By this point in the already-interminable ’08 election season, the temptations of the holidays are beginning to seduce even devoted political junkies away from Iowa, New Hampshire, and their YouTube satellites. Campaign reporters—being only human—are also a little distracted by holiday cheer. Witness the New York Times’ post-Thanksgiving report on the candidates’ eating habits (Barack Obama looks as though someone had to Photoshop a corndog into his hand; Rudy Giuliani will steal your food), or yesterday’s giddy recounting of the brimming happiness of Dennis Kucinich. But Tuesday’s piece in the American Spectator almost defies explanation. In a long essay lamenting the nastiness of politics, writer and former Reagan political director Jeffrey Lord (aka He-For-Whom-YouTube-Is-Too-Liberal), proclaims that his Christian faith obligates him to say something nice about each of the Democratic candidates. In “Merry Christmas to the Opposition,” he praises Hillary Clinton for being “a great Mom” and commends John Edwards for inspiring people “to just keep their heads down and stay on their respective tasks in life.”
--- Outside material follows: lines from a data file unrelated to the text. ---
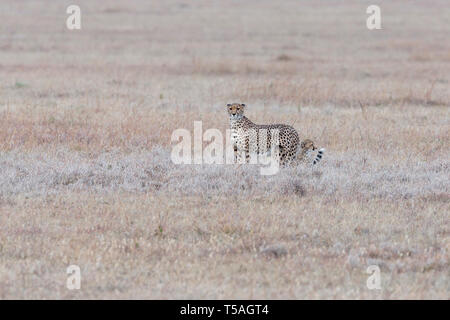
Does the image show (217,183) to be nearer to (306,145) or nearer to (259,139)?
(259,139)

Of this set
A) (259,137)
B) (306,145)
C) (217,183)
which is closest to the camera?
(217,183)

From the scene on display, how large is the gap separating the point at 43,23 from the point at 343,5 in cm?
2279

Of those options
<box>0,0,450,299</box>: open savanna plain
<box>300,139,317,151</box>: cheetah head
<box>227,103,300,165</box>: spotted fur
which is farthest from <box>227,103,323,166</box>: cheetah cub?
<box>0,0,450,299</box>: open savanna plain

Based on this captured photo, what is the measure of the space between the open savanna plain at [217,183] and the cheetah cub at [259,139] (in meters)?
0.25

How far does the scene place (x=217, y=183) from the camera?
443 inches

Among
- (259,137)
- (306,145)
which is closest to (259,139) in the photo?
(259,137)

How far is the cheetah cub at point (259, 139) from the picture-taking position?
12016mm

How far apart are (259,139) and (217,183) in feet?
3.84

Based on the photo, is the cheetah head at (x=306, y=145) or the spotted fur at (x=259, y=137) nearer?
the spotted fur at (x=259, y=137)

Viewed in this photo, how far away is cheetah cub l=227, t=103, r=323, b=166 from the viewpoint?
12016mm

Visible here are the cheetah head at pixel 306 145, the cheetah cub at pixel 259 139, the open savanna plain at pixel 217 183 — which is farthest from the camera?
the cheetah head at pixel 306 145

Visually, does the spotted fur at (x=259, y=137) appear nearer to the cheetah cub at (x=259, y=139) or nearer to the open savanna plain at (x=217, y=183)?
the cheetah cub at (x=259, y=139)

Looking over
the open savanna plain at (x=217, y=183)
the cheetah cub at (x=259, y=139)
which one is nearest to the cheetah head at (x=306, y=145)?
the cheetah cub at (x=259, y=139)

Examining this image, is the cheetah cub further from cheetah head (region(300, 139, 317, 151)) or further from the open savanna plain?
the open savanna plain
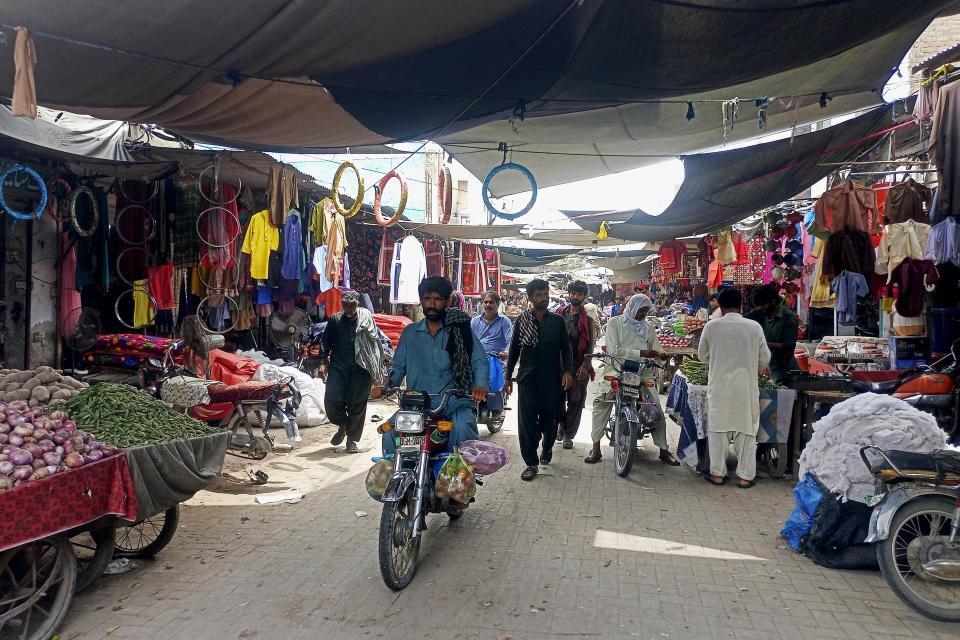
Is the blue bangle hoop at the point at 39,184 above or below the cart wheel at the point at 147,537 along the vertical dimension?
above

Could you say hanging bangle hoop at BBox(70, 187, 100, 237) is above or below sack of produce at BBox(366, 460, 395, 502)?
above

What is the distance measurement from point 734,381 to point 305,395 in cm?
595

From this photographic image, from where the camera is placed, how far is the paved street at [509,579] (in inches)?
140

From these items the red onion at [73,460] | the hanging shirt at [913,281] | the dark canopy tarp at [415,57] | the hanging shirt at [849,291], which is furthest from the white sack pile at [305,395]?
the hanging shirt at [913,281]

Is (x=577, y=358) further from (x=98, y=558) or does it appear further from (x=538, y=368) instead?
(x=98, y=558)

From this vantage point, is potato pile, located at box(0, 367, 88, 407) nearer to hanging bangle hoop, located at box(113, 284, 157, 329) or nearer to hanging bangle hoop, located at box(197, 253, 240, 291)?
hanging bangle hoop, located at box(113, 284, 157, 329)

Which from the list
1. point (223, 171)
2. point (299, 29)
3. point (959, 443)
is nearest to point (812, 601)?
point (959, 443)

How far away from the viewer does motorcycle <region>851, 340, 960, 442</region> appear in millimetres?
5955

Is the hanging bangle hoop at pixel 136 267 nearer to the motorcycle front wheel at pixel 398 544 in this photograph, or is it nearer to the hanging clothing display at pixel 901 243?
the motorcycle front wheel at pixel 398 544

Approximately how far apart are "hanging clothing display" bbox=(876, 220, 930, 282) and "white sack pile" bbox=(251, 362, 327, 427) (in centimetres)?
741

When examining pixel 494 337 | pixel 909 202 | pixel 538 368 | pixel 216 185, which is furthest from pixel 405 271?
pixel 909 202

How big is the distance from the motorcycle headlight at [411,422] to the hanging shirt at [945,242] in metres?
5.66

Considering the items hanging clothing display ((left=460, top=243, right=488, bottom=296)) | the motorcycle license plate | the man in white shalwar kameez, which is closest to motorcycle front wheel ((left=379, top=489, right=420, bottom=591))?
the motorcycle license plate

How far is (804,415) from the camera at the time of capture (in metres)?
6.94
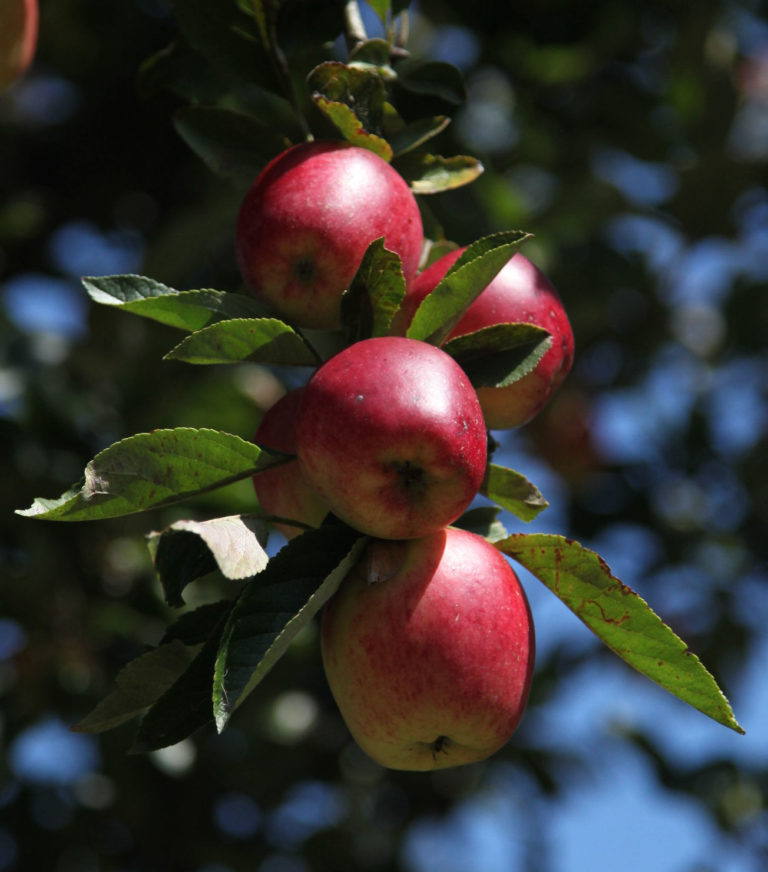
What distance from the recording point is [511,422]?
1.10 metres

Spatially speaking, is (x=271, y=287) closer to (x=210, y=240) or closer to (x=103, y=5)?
(x=210, y=240)

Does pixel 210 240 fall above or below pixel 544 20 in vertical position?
below

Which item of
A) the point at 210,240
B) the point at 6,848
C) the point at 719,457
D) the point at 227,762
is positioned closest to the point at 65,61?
the point at 210,240

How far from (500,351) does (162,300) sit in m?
0.31

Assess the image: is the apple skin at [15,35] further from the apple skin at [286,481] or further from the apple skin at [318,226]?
the apple skin at [286,481]

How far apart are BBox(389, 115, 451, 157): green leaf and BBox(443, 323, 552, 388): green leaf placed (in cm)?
27

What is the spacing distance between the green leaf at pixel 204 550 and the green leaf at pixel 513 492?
0.22 meters

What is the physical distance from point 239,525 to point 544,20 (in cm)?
171

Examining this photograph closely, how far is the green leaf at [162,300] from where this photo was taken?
92cm

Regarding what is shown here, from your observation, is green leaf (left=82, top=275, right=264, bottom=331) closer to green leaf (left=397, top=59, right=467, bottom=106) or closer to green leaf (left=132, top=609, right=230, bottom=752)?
green leaf (left=132, top=609, right=230, bottom=752)

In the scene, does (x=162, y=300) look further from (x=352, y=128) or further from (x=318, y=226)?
(x=352, y=128)

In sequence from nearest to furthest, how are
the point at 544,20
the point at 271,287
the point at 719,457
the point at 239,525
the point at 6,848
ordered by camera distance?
the point at 239,525 → the point at 271,287 → the point at 544,20 → the point at 6,848 → the point at 719,457

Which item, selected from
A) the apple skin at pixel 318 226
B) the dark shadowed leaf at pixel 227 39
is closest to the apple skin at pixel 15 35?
the dark shadowed leaf at pixel 227 39

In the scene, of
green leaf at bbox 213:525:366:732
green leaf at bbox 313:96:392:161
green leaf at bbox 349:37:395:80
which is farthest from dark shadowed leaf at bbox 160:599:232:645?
green leaf at bbox 349:37:395:80
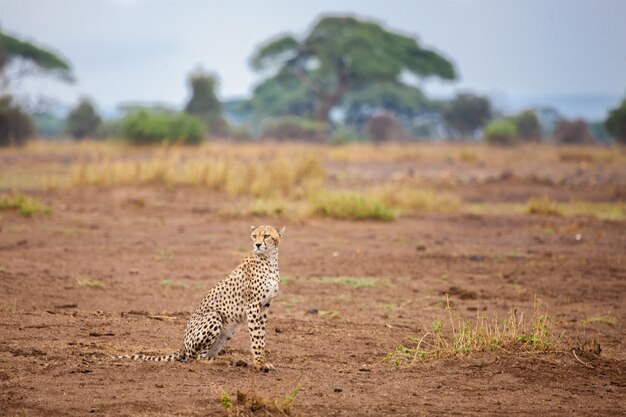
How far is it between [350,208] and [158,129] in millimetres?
16664

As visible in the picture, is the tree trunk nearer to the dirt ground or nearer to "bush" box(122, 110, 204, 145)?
"bush" box(122, 110, 204, 145)

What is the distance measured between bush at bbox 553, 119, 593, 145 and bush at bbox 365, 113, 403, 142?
7951 mm

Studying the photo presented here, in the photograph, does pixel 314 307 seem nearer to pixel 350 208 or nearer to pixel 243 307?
pixel 243 307

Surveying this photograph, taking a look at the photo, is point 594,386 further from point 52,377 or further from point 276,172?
point 276,172

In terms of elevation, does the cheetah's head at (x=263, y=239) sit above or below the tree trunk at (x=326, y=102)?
below

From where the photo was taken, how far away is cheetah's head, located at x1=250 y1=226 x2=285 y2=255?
22.2 feet

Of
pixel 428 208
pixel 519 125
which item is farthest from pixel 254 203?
pixel 519 125

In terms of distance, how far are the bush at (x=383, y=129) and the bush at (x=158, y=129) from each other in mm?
15610

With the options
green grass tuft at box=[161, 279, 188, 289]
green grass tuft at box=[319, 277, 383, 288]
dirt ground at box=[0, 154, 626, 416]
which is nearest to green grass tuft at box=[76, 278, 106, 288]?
dirt ground at box=[0, 154, 626, 416]

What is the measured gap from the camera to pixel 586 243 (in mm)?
14773

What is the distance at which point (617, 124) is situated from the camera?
1540 inches

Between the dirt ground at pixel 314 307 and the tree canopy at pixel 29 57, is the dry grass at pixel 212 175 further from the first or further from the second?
the tree canopy at pixel 29 57

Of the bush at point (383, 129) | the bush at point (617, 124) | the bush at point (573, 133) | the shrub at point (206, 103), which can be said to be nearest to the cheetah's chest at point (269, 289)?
the bush at point (617, 124)

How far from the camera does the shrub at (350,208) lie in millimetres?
16859
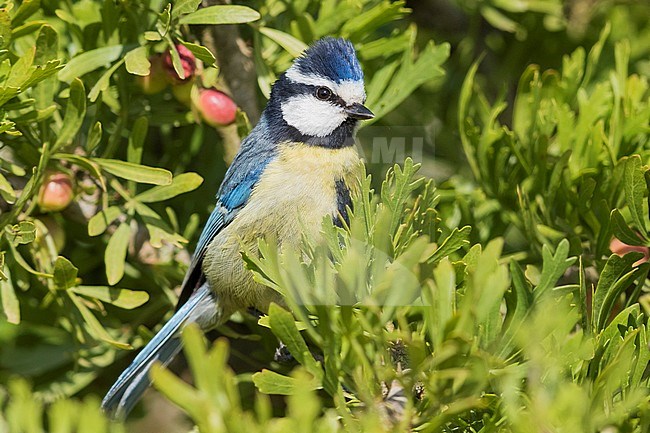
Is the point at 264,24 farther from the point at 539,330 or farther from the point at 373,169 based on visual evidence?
the point at 539,330

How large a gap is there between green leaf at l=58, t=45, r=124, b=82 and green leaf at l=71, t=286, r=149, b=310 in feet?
1.22

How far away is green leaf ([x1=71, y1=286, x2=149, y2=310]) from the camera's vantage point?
56.8 inches

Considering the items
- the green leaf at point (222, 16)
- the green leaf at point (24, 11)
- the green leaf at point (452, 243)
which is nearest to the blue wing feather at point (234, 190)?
the green leaf at point (222, 16)

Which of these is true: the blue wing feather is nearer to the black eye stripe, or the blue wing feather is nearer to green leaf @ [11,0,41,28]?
the black eye stripe

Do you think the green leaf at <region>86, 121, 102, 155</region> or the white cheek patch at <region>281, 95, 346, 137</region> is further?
the white cheek patch at <region>281, 95, 346, 137</region>

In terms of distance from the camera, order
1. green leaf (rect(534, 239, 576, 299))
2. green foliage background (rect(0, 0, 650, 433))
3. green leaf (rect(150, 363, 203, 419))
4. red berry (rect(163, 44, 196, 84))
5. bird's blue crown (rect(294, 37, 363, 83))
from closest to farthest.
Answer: green leaf (rect(150, 363, 203, 419)) → green foliage background (rect(0, 0, 650, 433)) → green leaf (rect(534, 239, 576, 299)) → red berry (rect(163, 44, 196, 84)) → bird's blue crown (rect(294, 37, 363, 83))

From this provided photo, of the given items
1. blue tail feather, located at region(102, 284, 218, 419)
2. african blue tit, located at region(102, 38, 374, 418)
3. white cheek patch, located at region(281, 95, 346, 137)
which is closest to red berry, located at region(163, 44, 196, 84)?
african blue tit, located at region(102, 38, 374, 418)

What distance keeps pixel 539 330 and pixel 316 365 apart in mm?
242

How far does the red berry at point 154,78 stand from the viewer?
1.53 m

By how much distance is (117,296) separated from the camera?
147cm

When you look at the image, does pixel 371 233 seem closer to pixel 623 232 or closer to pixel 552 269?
pixel 552 269

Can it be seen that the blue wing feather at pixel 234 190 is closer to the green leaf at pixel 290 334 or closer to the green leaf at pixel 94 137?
the green leaf at pixel 94 137

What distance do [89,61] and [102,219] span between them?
11.3 inches

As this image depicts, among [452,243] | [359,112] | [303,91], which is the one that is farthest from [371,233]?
[303,91]
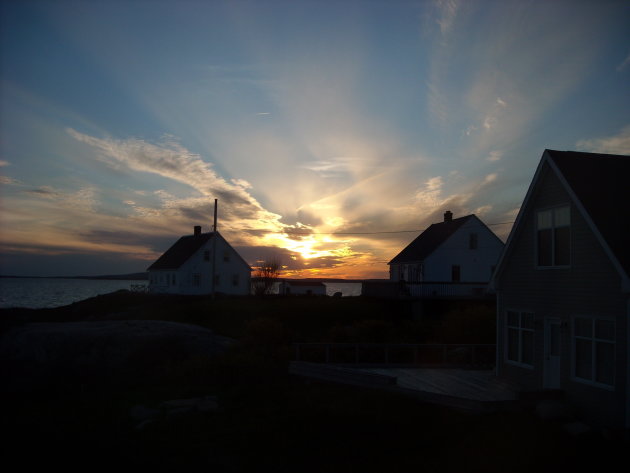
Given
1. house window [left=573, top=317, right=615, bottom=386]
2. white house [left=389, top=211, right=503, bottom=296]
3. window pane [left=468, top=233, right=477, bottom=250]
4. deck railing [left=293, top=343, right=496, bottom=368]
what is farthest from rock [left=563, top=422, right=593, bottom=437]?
window pane [left=468, top=233, right=477, bottom=250]

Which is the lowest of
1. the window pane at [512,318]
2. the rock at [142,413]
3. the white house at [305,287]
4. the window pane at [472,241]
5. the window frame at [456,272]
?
the rock at [142,413]


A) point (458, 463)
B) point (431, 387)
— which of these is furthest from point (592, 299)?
point (458, 463)

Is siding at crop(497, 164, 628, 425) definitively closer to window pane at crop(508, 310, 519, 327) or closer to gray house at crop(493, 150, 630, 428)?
gray house at crop(493, 150, 630, 428)

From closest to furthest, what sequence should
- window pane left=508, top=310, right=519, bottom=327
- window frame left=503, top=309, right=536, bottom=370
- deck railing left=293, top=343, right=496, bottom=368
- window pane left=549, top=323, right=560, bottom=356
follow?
window pane left=549, top=323, right=560, bottom=356
window frame left=503, top=309, right=536, bottom=370
window pane left=508, top=310, right=519, bottom=327
deck railing left=293, top=343, right=496, bottom=368

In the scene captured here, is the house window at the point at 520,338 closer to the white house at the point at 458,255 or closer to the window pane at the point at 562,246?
the window pane at the point at 562,246

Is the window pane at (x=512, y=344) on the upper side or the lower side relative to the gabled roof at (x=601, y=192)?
lower

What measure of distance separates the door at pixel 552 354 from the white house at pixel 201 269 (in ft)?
152

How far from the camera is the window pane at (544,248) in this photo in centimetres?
1631

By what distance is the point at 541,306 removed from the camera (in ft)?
53.6

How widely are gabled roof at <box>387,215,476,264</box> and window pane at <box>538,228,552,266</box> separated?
29917 mm

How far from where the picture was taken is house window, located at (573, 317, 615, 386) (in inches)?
532

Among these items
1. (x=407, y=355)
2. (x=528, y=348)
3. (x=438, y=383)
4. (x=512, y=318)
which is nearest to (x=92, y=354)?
(x=438, y=383)

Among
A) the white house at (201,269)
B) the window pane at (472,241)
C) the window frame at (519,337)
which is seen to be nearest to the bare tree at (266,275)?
the white house at (201,269)

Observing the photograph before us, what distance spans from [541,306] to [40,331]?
1967cm
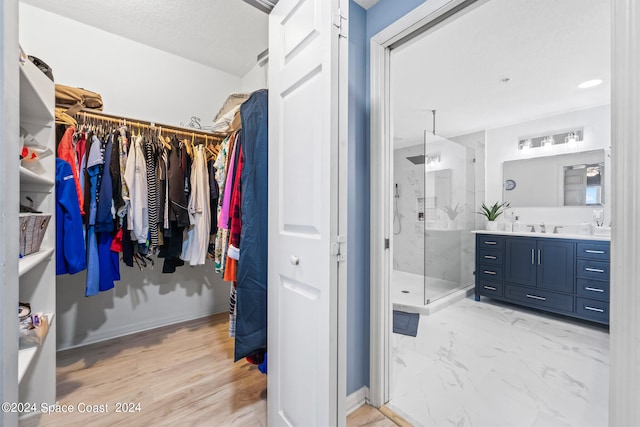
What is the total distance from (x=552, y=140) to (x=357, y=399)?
3.88 m

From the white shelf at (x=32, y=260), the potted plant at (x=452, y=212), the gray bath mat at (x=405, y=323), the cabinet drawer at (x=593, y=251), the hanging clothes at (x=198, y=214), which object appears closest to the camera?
the white shelf at (x=32, y=260)

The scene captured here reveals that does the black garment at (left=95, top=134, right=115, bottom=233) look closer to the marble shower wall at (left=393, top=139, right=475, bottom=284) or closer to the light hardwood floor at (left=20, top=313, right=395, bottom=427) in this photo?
the light hardwood floor at (left=20, top=313, right=395, bottom=427)

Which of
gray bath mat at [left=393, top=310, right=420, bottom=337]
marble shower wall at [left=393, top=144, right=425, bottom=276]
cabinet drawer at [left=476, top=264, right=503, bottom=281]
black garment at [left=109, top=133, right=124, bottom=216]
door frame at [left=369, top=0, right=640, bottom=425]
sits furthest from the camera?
marble shower wall at [left=393, top=144, right=425, bottom=276]

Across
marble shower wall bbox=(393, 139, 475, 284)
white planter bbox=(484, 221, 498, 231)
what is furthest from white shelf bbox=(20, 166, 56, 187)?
white planter bbox=(484, 221, 498, 231)

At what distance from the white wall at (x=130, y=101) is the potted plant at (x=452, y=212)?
3.09m

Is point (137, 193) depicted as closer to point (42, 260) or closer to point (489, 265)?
point (42, 260)

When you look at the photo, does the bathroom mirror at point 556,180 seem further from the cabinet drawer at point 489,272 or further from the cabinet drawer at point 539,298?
the cabinet drawer at point 539,298

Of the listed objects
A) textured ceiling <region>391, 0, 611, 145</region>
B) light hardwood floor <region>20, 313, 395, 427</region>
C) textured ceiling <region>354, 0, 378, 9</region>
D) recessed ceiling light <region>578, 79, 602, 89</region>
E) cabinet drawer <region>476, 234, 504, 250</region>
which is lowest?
light hardwood floor <region>20, 313, 395, 427</region>

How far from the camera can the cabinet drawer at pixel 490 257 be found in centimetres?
316

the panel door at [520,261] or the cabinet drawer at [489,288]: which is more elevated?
the panel door at [520,261]

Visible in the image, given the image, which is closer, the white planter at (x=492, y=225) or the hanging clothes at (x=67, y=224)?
the hanging clothes at (x=67, y=224)

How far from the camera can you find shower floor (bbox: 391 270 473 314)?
3.07m

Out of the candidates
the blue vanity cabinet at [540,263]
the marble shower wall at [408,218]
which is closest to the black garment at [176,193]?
the marble shower wall at [408,218]

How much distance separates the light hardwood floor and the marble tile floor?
1.32ft
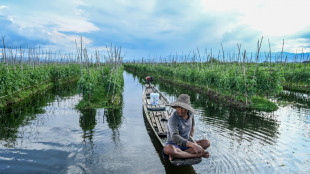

Heartwarming, no? And incredibly patronizing. Despite going on for paragraphs about how
conversations with liberals inevitably result in “furious personal assaults that usually end with the liberal in question abruptly walking away or refusing to discuss the issue,” he makes no effort to show respect for any of the candidates’ actual work, ideas, or positions. No, he’s not obligated to do this—maybe he doesn’t respect those positions. But to accuse all liberals of refusing to engage their conservative counterparts on substantive issues and then refuse to do so oneself, citing the obligations that Christmas confers on us to rise above the fray, is so smug it’s almost offensive. Like the Republicans for whom the filibuster is an affront to the civility of Congress only when the Democrats are using it, Mr. Lord needs to tone down the self-satisfaction and raise the level of dialogue to where he thinks it should be.